Haji Agha Lalai, a regional council member of Afghanistan’s Kandahar province – often referred to as the “birthplace” of the Taliban and its capital of power – told Arab News that Akhundzada had not been available for meetings in recent months.

“Some people who wanted to see Akhundzada a few months ago, couldn’t do that and instead a message that was given to him was read to them,” he said.

A top Afghan security official in Kabul, speaking on condition of anonymity as he has no authority to speak to the media, told Arab News that he had heard of Akhundzada’s murder last summer, but could not to confirm or deny it.

News of Akhundzada’s reported death comes to a halt in the talks within Afghanistan and a revision of clauses in the Doha treaty with the new U.S. administration.

In the treaty, all U.S.-led foreign forces are expected to withdraw from Afghanistan by May 1.

While the government of Afghan President Ashraf Ghani has insisted that the troops and some NATO countries will continue to push for it, the agreement may not see the light of day until the the Taliban agreed to name a ceasefire with Kabul.
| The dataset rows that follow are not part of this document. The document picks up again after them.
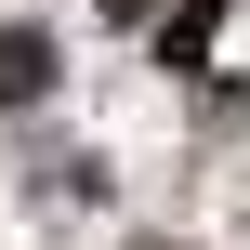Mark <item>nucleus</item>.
Wrapping results in <instances>:
<instances>
[{
	"instance_id": "f03ea898",
	"label": "nucleus",
	"mask_w": 250,
	"mask_h": 250,
	"mask_svg": "<svg viewBox=\"0 0 250 250\" xmlns=\"http://www.w3.org/2000/svg\"><path fill=\"white\" fill-rule=\"evenodd\" d=\"M211 26H224V0H171V26H158V53H171V66H198V53H211Z\"/></svg>"
},
{
	"instance_id": "7ed1b4c3",
	"label": "nucleus",
	"mask_w": 250,
	"mask_h": 250,
	"mask_svg": "<svg viewBox=\"0 0 250 250\" xmlns=\"http://www.w3.org/2000/svg\"><path fill=\"white\" fill-rule=\"evenodd\" d=\"M105 13H145V0H105Z\"/></svg>"
},
{
	"instance_id": "f257e3e1",
	"label": "nucleus",
	"mask_w": 250,
	"mask_h": 250,
	"mask_svg": "<svg viewBox=\"0 0 250 250\" xmlns=\"http://www.w3.org/2000/svg\"><path fill=\"white\" fill-rule=\"evenodd\" d=\"M53 92V40L40 26H0V105H40Z\"/></svg>"
}]
</instances>
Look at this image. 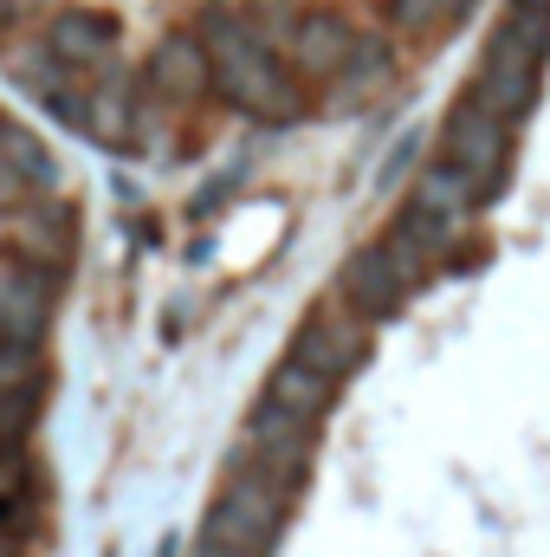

NATO members are expected to meet later in the week to discuss whether to keep troops in Afghanistan.

The Taliban, for their part, have been urging Washington once again to honor the treaty signed by President Donald Trump’s administration.

“Our message to the forthcoming NATO ministerial meeting is that it is not in your interests or in the interests of our people and you,” the Taliban said in a statement issued on Saturday.